Mid-afternoon today, we came into Etna. Well…except that’s not exactly right: mid-afternoon today, we came to the road that leads into Etna. In many towns so far, that’s meant a five-minute wait with our thumbs out until someone comes along and picks us up. Sawyers Bar Road, however, is just a little bit different: in the first forty-five minutes we spent waiting, a grand total of five cars passed us — four of them going the wrong direction. A major thoroughfare this sure ain’t, and it was also incredibly hot with full sun and no shade at all the entire time.
We slowly got more and more frustrated the entire time. We were, at least, the first hikers to arrive there, so we knew we’d get the first ride, but we were two of five or six after a half-hour or so. At one point a truck towing a flat trailer pulled over, although it was going the wrong direction; we thought maybe we had a ride! It wasn’t quite that, but the mostly-toothless old ex-Marine who got out did have a bag of fresh peaches sitting on the seat, and started handing them out.

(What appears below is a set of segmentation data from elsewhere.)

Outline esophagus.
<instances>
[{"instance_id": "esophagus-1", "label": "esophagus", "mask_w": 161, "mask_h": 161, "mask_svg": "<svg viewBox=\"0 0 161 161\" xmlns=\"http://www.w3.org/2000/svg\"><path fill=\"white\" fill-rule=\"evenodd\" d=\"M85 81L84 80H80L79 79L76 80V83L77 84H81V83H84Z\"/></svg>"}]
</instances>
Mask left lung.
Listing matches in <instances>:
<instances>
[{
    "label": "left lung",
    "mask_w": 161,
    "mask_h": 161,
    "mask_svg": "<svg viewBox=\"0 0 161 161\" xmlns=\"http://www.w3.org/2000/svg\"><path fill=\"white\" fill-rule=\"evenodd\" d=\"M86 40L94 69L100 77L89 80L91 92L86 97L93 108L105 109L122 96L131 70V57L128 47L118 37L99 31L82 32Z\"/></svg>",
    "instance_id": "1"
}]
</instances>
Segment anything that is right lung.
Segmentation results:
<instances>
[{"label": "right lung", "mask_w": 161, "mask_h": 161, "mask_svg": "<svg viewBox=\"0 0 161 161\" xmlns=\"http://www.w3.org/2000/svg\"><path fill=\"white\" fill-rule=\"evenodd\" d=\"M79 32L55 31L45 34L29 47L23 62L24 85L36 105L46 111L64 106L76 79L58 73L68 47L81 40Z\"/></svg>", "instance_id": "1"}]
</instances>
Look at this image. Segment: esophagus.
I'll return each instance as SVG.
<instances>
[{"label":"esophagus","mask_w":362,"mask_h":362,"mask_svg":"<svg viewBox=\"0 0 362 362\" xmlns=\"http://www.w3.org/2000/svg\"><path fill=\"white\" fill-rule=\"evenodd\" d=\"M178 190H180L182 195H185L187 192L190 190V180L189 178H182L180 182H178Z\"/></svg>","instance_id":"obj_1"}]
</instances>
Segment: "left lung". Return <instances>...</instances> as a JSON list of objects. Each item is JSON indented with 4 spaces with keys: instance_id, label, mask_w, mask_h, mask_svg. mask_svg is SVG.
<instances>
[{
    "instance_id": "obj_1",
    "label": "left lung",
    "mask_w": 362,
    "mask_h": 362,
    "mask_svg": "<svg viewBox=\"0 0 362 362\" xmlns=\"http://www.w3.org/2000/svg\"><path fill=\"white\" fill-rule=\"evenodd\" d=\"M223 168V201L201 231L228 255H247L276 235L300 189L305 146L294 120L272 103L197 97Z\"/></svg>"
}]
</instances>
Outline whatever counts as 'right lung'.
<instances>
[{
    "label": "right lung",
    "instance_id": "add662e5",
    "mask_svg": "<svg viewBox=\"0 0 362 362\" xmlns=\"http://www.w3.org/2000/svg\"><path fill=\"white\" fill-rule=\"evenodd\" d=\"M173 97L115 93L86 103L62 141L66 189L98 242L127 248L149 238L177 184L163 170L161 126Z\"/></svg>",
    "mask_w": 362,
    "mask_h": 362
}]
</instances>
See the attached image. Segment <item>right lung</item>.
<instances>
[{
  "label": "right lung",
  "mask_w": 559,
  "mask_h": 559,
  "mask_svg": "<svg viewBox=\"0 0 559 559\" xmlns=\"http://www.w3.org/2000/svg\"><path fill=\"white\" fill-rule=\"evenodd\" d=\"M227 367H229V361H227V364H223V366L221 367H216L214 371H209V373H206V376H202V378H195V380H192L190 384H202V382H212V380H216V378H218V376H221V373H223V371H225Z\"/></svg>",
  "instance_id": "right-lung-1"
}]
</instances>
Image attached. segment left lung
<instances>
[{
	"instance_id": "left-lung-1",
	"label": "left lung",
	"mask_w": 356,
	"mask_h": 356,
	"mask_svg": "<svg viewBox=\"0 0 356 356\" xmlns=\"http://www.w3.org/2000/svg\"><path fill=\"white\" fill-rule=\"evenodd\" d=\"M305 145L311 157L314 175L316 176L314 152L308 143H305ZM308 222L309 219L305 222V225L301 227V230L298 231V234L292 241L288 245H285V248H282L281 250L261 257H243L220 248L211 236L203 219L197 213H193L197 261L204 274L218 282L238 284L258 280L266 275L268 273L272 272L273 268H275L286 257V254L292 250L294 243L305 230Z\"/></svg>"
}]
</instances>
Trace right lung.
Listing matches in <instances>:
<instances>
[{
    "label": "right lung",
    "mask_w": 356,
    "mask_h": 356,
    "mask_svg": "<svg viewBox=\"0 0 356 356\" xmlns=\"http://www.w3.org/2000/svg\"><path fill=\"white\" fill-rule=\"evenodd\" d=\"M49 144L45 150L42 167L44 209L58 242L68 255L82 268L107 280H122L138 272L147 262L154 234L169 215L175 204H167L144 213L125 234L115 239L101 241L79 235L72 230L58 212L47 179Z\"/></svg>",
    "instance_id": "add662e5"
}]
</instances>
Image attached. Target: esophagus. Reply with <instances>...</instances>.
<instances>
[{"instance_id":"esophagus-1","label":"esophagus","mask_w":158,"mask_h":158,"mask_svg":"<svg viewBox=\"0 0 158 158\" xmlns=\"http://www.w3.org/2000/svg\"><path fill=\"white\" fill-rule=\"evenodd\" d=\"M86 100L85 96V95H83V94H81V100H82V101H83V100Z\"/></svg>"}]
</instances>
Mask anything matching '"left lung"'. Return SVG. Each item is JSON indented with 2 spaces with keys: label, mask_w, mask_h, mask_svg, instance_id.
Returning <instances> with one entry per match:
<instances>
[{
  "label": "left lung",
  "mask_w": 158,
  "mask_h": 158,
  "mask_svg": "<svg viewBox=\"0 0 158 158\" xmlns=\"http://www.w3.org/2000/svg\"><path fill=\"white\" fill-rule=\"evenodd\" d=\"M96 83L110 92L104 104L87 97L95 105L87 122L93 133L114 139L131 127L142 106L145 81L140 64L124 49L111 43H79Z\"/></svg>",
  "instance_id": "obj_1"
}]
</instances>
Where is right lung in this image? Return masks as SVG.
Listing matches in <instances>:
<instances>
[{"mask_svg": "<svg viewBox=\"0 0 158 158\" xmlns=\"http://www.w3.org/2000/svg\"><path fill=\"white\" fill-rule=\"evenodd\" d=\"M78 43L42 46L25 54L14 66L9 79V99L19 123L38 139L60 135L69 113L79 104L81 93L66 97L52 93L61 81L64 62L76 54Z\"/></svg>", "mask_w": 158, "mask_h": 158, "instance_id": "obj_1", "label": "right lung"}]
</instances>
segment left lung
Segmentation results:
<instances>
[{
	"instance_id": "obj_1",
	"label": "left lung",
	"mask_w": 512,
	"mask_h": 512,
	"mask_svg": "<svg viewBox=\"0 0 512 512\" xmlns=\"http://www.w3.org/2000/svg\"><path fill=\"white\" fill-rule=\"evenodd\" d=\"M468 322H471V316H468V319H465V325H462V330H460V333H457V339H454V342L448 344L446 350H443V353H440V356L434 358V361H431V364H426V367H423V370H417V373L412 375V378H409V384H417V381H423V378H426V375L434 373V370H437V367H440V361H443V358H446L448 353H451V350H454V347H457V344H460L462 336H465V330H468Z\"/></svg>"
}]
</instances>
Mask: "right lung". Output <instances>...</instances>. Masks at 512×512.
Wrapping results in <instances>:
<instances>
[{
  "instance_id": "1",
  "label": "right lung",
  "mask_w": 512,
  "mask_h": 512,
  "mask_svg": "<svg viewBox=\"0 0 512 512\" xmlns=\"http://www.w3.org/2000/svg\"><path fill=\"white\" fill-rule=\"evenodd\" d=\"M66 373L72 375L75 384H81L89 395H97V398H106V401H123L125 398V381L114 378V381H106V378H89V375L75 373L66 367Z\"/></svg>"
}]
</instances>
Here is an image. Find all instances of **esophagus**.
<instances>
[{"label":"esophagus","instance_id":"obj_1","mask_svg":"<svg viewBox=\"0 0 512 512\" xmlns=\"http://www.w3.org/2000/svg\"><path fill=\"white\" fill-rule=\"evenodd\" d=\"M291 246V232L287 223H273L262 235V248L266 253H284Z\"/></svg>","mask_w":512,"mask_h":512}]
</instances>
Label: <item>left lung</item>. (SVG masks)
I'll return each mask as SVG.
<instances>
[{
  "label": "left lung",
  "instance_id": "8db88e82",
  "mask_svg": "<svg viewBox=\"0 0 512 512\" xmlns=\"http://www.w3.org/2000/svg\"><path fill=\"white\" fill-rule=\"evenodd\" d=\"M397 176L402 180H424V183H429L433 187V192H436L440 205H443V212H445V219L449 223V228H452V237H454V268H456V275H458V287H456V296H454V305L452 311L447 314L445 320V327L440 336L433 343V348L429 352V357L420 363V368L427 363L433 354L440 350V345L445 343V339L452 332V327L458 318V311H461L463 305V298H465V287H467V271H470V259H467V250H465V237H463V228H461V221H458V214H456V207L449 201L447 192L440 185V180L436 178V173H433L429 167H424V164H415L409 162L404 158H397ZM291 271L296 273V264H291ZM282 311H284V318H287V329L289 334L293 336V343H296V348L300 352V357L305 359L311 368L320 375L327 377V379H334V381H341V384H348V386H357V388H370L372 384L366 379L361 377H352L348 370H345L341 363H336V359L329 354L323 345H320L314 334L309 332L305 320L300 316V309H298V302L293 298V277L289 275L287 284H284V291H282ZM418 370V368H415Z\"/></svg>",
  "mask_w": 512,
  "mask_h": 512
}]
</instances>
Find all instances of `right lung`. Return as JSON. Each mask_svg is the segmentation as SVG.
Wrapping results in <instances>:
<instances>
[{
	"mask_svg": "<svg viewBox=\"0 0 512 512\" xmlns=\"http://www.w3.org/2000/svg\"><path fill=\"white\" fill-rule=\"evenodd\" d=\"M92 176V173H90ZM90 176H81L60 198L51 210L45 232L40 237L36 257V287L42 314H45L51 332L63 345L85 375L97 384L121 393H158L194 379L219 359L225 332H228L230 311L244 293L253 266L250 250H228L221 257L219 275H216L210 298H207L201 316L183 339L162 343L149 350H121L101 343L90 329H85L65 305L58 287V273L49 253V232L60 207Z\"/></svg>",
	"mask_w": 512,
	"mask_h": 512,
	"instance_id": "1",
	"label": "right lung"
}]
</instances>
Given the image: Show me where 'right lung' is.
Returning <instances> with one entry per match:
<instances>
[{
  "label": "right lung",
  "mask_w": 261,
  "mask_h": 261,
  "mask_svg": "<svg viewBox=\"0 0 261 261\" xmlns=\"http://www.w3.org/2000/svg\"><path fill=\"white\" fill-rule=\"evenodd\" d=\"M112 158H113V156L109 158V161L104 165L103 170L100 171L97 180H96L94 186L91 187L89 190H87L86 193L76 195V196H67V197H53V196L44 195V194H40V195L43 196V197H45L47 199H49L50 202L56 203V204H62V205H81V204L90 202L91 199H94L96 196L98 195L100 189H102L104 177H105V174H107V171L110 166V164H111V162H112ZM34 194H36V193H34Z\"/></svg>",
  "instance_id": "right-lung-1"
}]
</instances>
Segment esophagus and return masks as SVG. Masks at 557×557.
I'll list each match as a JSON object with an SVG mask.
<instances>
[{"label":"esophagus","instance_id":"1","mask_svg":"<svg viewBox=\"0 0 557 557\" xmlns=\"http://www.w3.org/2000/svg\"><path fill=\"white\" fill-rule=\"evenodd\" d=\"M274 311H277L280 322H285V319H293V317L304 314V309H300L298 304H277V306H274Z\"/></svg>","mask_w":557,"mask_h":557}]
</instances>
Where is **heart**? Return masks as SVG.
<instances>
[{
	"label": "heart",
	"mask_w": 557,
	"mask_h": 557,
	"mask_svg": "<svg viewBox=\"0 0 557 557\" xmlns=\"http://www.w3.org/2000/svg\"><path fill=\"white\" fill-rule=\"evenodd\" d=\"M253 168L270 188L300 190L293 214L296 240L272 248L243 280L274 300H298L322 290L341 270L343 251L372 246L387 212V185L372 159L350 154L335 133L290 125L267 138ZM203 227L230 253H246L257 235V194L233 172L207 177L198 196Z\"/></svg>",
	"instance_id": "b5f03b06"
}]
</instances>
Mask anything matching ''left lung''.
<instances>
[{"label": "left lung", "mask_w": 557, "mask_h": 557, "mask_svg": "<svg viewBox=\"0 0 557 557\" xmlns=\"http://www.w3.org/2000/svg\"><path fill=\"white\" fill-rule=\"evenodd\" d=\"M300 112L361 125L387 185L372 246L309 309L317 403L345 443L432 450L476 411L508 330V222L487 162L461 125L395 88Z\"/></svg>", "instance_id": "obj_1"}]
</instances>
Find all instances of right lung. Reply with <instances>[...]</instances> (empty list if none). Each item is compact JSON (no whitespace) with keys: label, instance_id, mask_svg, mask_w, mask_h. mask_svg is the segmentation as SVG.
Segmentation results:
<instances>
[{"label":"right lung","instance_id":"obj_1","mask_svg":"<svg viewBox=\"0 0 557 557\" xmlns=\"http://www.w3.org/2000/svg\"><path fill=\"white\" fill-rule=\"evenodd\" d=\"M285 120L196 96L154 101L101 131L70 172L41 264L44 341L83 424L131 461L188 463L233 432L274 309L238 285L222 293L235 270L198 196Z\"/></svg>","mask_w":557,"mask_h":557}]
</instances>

I know I’ve said things like this many times before, but that kind of thing tastes so good when you’ve been away from civilization for many days.
We ended up waiting nearly an hour and a half for a ride there, getting more and more bummed. (It’s a fourteen-mile walk into town from there, so the last thing we wanted to do was walk the road, especially since it has no shoulders to speak of at all.) But, finally, out of the blue, a giant Lexus suddenly pulled into the parking area where we were waiting. I remember looking in the front and thinking, “wait a second, that’s a hiker driving that Lexus”. (One of the really bizarre things about hiking this trail is that you get almost a sixth sense for who’s a fellow hiker — the guy in front wasn’t filthy or carrying a backpack or anything, yet I somehow just knew.)
It turned out to be someone who we’d never met before, but who was truly wonderful: a young guy named Barista, with an older woman named Gigi in front, who had driven all the way out there from town just to ferry hikers back in. As we learned once we were in Etna, his mother had come to meet him at many trail-town stops…and at this one, his grandfather — whose Lexus it was — joined him as well. And so that’s how we ended up the leather-swaddled back seat of a Lexus, being driven into town…and hugely grateful to Barista for doing this just out of the goodness of his heart. Hooray!
It was as we were getting into the car that we heard one of them mention Treeman and Hedgehog. We excitedly stopped them — “wait a second, do you know them? Where are they?” When the answer was “at the Motel Etna, room two”, we got really excited. That’s where we were staying (and it’s one of only two options in the entire town). That’s how, after the drive into town, we ended up standing outside their door and knocking…and greeting them with giant hugs. Reunion at last!
How had we caught up? It turns out they’d had to take extra zeroes in Mt. Shasta (back when we were in Castella) because they’d been going so hard that everything hurt too much, and then a further zero in Etna for much the same reason. We didn’t really care why (as long as they were OK); we were just glad to see them.
We spent the remainder of the afternoon and evening showering, doing laundry (free at the hotel!), collecting our resupply package, getting a few things at the grocery store, and then heading to the Etna brewery and restaurant for a giant dinner. We had easily a dozen people at the table for dinner — a collection of all kinds of hikers in town, plus Barista’s awesome mother and grandfather — and great beer and good food. It was an incredibly satisfying time we spent there, and we left utterly exhausted and sated.
It’s too bad that we can’t spend an actual zero here; alas, the mileage pulls at us, as does the Oregon border. But, after dinner, I called ahead to Callahan’s Lodge just outside Ashland and made reservations for us to stay there for a real zero. It’s still nearly a week away and something close to a hundred and fifty miles, but just having that to look forward to makes all the difference in the world. It’s supposed to be a great place to stay, fairly legendary on the trail, so it’ll give our minds something to look forward to on these long, hot stretches ahead.
Right now, I’m just very glad to be sleeping in a real bed, with clean clothes and a clean body…and that we get to hike out with Treeman and Hedgehog tomorrow!